Konia z rzędem temu, kto potrafi odgadnąć jak zaprezentuje się Unia na lodowisku w Sosnowcu. Teoretycznie oświęcimianie po wygranej z Cracovią powinni odzyskać pewność siebie i z łatwością zabrać do domu pełna pulę. Z drugiej strony kto oglądał mecz w Krakowie, ten wie, że przez dwie tercje goście toczyli wyrównany bój z Pasami. Dopiero w ostatniej tercji bezlitośnie wykorzystali błędy rywali i wywieźli fantastyczny wynik 7:3. Jeśli do tego dodamy słaby występ na własnym terenie z GKS Tychy, to można dojść do wniosku, iż drużyna z zachodniej części Małopolski nie potrafi ustabilizować formy na wysokim poziomie. Priorytetem dla podopiecznych Charlesa Franzena jest zakwalifikowanie się do czołowej czwórki i walka o medale PLH. Tymczasem Aksam Unia zajmuje dopiero 4. pozycję, z takim samym dorobkiem punktowym jak 5. JKH GKS Jastrzębie. Mecz z hokeistami z Zagłębia jest więc doskonałą okazją do uzyskania 3 oczek na kilka kolejek przed końcem rundy.

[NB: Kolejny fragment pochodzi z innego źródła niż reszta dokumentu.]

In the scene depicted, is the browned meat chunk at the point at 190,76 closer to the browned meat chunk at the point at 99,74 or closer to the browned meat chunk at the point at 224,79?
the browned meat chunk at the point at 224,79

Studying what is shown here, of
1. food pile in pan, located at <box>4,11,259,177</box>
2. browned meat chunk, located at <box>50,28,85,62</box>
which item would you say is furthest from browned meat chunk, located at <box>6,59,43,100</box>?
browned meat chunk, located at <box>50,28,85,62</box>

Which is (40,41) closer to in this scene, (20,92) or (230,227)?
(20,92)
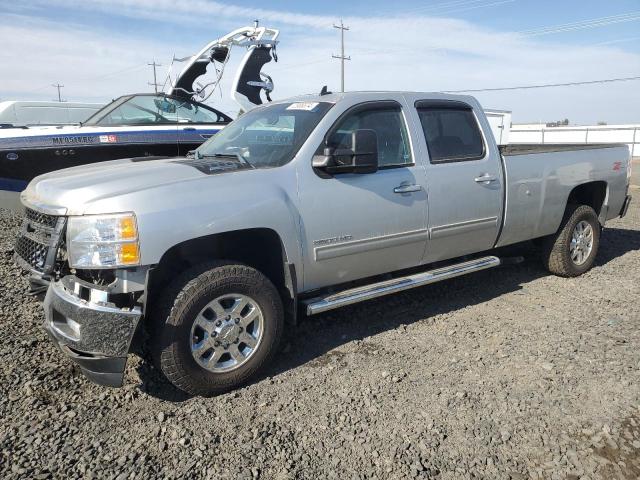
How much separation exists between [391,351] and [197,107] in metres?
6.15

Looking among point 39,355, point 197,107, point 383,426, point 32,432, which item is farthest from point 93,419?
point 197,107

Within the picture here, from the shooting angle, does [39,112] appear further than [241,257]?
Yes

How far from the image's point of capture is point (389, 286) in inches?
161

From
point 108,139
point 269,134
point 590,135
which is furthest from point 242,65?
point 590,135

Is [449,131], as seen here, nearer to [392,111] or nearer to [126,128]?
[392,111]

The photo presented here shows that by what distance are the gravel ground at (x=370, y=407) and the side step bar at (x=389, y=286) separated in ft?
1.38

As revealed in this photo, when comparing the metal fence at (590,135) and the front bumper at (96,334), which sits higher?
the metal fence at (590,135)

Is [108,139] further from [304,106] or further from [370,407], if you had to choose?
[370,407]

Zawodnicy Mariusza Kiecy od początku roku są zespołem, który wygrywa ze słabszymi od siebie, a z lepszymi potrafi sprawić niespodziankę. To właśnie po przegranym meczu w Sosnowcu z drużyną GKS Tychy pożegnał się Jacek Płachta. W piątek Zagłębie odniosło cenne zwycięstwo w Nowym Targu i w tej chwili zawodnicy 6. zespołu PLH mogą szykować się do play-off. Ten komfort psychiczny może sprawić, że faworyzowani oświęcimianie wyjadą z Sosnowca na tarczy. Tym bardziej, że gospodarze wtorkowego spotkania będą się chcieli zrewanżować gościom za wstydliwą porażkę 1:5 z 22. kolejki. - Liga trwa, a my chcemy grać i wygrywać mecze, postaramy się urwać jeszcze punkty zespołom z górnej części tabeli - deklarował po meczu z JKH Krzysztof Podsiadło. Niestety zespołowi nie pomogą w tym ani Martin Voznik, ani Karel Horny.
Początek meczu Zagłębie Sosnowiec - Aksam Unia Oświęcim 31 stycznia o godzinie 18.00.